Passage to read |
+--

Sharon Maneki, chairman of the National Federation of the Blind’s award-selection committee, said the committee chose Mackenstadt for her “exceptional teaching” and her countless volunteer hours in the disabled community. She helps run a Saturday family program for blind kids, promotes Braille training for educators, and is involved in Northshore School District’s parent advocacy group for families with disabled children.

Noel Nightingale, President of the Federation’s Washington branch, said she nominated Mackenstadt because, unlike schools in general, Mackenstadt expects a lot from blind students. “And she has taken the time to get to know blind people and what it is that makes us successful as adults,” she said. “She doesn’t think she knows what’s best for us. She listens to us and is with us as a peer and colleague.”

Teacher Recognition
Letter

Karen DeFeo, Howard County Visually
Impaired Program, Maryland

[PHOTO]

Amy Herstein and Karen DeFeo

Editor’s Note: Most of the teacher appreciation letters I receive are from parents, and about teachers and students that I do not know and have never met. However, I have had the great pleasure and good fortune of knowing every one of the individuals in the following letter for a number of years. I work closely with Karen, who is President of the Maryland Parents of Blind Children, on local parent projects; I’ve watched Amy grow into a young lady; and I have served with both Karen DeFeo and Betsy Clark on various committees. In fact, I had the honor of presenting Betsy Clark with the National Federation of the Blind of Maryland’s Distinguished Educator of Blind Children Award a few years ago.

+--

Dataset rows |
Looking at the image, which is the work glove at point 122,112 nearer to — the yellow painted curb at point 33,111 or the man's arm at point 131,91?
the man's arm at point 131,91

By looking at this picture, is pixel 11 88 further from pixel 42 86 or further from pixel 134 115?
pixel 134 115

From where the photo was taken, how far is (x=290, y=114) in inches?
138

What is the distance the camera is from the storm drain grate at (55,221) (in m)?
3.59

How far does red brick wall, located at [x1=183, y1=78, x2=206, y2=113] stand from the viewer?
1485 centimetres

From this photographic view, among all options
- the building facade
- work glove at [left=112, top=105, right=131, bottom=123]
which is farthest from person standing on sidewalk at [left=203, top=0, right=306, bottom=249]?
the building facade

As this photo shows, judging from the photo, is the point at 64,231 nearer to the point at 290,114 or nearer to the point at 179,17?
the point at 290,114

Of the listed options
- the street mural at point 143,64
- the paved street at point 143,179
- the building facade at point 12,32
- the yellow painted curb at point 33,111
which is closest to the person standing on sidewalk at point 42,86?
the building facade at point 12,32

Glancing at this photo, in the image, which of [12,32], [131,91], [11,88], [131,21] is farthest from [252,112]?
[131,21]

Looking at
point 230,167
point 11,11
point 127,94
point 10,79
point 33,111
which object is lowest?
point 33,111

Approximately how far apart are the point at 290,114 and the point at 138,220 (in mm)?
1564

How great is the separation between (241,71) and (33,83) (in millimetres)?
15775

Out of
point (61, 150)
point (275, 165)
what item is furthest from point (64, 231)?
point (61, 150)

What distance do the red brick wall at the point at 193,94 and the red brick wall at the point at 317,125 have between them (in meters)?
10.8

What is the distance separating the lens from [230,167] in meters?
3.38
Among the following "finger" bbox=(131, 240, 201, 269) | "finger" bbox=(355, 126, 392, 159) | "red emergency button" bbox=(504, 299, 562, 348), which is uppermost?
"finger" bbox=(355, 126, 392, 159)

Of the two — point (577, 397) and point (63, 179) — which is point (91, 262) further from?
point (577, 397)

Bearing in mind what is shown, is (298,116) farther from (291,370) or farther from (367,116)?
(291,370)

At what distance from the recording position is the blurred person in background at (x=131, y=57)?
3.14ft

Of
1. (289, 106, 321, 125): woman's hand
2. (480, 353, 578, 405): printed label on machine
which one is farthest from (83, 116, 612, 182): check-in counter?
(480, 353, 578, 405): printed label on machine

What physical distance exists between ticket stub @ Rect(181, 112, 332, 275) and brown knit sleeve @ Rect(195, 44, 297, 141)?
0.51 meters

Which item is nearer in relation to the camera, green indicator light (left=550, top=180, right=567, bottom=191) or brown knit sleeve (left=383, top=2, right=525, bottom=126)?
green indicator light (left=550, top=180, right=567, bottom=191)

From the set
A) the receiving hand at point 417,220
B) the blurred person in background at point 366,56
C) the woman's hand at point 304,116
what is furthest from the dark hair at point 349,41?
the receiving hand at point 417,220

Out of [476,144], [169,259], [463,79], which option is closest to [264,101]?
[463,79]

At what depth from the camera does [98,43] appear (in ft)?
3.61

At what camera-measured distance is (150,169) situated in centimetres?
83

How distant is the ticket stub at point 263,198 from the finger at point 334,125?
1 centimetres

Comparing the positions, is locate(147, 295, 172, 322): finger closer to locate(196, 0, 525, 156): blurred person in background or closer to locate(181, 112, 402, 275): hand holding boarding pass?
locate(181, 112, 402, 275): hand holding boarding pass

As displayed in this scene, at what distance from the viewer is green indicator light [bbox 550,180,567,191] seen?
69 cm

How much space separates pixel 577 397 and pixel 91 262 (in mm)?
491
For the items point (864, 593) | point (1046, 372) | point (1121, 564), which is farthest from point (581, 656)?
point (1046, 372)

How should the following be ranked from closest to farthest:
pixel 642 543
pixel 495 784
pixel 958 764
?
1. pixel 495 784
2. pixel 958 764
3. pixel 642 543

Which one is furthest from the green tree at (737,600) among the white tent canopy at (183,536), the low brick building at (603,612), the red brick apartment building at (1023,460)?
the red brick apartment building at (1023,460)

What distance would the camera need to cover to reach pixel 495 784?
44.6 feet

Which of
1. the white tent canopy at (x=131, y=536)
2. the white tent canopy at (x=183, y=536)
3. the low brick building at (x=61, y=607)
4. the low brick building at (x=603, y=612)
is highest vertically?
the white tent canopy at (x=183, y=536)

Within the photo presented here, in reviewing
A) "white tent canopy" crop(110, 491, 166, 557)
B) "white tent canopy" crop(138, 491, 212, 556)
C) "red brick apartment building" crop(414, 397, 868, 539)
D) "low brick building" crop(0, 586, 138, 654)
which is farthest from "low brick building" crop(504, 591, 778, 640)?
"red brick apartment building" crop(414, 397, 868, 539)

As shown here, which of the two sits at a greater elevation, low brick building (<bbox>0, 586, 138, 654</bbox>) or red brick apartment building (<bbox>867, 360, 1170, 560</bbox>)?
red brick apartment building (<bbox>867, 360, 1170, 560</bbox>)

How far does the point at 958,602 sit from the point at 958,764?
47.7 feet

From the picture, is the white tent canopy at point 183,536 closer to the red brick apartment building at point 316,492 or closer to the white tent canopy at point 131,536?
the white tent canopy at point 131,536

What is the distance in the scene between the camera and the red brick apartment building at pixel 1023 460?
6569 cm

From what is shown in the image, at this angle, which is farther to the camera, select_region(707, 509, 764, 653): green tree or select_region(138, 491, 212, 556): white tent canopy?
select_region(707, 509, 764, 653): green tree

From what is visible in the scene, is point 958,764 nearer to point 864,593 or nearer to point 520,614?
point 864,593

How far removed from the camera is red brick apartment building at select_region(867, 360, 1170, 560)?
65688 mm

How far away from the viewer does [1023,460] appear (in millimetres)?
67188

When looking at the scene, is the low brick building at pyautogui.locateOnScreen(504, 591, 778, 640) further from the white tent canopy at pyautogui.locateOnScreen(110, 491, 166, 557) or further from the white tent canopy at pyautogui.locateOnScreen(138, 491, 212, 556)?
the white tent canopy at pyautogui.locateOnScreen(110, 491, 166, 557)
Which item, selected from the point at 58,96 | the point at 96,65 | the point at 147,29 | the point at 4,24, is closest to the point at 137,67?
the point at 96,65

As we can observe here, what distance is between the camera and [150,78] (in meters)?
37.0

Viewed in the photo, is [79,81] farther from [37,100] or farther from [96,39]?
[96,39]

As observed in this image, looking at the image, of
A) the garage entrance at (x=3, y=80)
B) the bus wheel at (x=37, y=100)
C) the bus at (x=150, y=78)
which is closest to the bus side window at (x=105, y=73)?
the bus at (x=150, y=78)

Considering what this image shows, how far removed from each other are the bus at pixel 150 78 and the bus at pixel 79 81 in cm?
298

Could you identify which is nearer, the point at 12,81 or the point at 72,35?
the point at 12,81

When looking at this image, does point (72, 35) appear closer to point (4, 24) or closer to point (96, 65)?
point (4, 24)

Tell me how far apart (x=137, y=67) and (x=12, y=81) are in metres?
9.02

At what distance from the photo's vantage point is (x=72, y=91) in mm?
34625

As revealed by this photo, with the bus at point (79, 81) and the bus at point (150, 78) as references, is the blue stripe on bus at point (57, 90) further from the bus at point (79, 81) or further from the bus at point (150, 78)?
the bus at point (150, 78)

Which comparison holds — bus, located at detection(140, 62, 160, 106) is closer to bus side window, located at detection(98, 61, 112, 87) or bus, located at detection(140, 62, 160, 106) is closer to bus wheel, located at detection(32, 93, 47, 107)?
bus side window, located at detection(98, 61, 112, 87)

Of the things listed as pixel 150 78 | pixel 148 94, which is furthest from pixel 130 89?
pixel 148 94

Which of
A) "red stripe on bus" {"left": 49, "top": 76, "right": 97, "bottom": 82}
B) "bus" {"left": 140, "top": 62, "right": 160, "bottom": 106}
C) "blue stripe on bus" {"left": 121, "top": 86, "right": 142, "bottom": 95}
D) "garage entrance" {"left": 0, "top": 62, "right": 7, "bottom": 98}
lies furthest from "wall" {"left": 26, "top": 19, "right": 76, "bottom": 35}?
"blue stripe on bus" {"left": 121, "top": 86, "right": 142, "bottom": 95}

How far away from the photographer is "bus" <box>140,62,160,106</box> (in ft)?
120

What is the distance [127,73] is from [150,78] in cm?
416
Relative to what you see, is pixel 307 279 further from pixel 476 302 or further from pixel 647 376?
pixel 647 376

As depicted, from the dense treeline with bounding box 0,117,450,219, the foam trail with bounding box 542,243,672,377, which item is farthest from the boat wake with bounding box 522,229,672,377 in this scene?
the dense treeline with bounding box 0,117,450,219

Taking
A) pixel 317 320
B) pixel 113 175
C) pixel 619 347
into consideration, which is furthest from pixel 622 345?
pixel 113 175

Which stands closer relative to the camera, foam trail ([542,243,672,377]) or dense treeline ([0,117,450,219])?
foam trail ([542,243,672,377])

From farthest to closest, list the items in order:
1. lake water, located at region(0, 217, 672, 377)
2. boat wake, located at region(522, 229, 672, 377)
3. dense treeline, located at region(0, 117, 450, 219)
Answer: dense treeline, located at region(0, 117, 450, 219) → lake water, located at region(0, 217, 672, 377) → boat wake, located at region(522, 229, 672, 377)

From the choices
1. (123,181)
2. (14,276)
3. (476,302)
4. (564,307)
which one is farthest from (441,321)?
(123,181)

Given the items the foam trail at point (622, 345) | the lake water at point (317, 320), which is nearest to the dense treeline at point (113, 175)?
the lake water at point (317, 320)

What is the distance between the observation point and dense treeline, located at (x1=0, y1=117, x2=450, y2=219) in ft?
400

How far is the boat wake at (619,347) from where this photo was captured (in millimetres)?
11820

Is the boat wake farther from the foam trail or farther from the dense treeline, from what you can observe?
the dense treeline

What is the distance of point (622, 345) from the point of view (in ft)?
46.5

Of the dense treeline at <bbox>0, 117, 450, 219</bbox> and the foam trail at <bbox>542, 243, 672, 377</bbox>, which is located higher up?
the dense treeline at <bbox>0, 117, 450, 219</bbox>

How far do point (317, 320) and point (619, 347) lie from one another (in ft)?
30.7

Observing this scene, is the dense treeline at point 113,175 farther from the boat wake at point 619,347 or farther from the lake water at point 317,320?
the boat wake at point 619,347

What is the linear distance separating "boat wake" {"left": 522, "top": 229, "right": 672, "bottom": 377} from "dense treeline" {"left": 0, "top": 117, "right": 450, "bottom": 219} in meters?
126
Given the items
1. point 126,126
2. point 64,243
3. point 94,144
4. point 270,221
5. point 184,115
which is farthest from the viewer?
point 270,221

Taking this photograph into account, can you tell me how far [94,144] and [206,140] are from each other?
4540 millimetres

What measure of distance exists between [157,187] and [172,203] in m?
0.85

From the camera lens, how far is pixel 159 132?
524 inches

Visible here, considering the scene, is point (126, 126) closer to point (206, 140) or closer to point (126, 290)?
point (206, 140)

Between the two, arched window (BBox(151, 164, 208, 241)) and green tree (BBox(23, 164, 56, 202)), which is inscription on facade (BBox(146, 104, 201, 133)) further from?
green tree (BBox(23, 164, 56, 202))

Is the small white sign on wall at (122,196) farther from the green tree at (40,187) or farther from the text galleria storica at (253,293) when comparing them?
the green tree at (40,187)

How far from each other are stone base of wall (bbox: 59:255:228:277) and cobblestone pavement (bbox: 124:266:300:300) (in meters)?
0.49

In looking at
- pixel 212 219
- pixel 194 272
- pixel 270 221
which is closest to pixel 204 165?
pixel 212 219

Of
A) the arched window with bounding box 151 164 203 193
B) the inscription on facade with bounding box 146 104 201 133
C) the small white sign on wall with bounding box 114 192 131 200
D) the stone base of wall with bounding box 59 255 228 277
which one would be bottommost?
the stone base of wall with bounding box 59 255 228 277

+--

Brief 1 | Reproduce the portion of the passage about teachers of blind students that begins with the words containing "Karen DeFeo, Howard" and ends with "few years ago.".
Brief 2 | In the records, rewrite only the part that opens with the line containing "Which stands closer" and closes with the line containing "Answer: dense treeline, located", changing "items" to "objects" and leaving everything else the same.
The passage about teachers of blind students and the records are unrelated material.

Full output 1 |
Karen DeFeo, Howard County Visually
Impaired Program, Maryland

[PHOTO]

Amy Herstein and Karen DeFeo

Editor’s Note: Most of the teacher appreciation letters I receive are from parents, and about teachers and students that I do not know and have never met. However, I have had the great pleasure and good fortune of knowing every one of the individuals in the following letter for a number of years. I work closely with Karen, who is President of the Maryland Parents of Blind Children, on local parent projects; I’ve watched Amy grow into a young lady; and I have served with both Karen DeFeo and Betsy Clark on various committees. In fact, I had the honor of presenting Betsy Clark with the National Federation of the Blind of Maryland’s Distinguished Educator of Blind Children Award a few years ago.

Full output 2 |
Which stands closer relative to the camera, foam trail ([542,243,672,377]) or dense treeline ([0,117,450,219])?
foam trail ([542,243,672,377])

From farthest to closest, list the objects in order:
1. lake water, located at region(0, 217, 672, 377)
2. boat wake, located at region(522, 229, 672, 377)
3. dense treeline, located at region(0, 117, 450, 219)
Answer: dense treeline, located at region(0, 117, 450, 219) → lake water, located at region(0, 217, 672, 377) → boat wake, located at region(522, 229, 672, 377)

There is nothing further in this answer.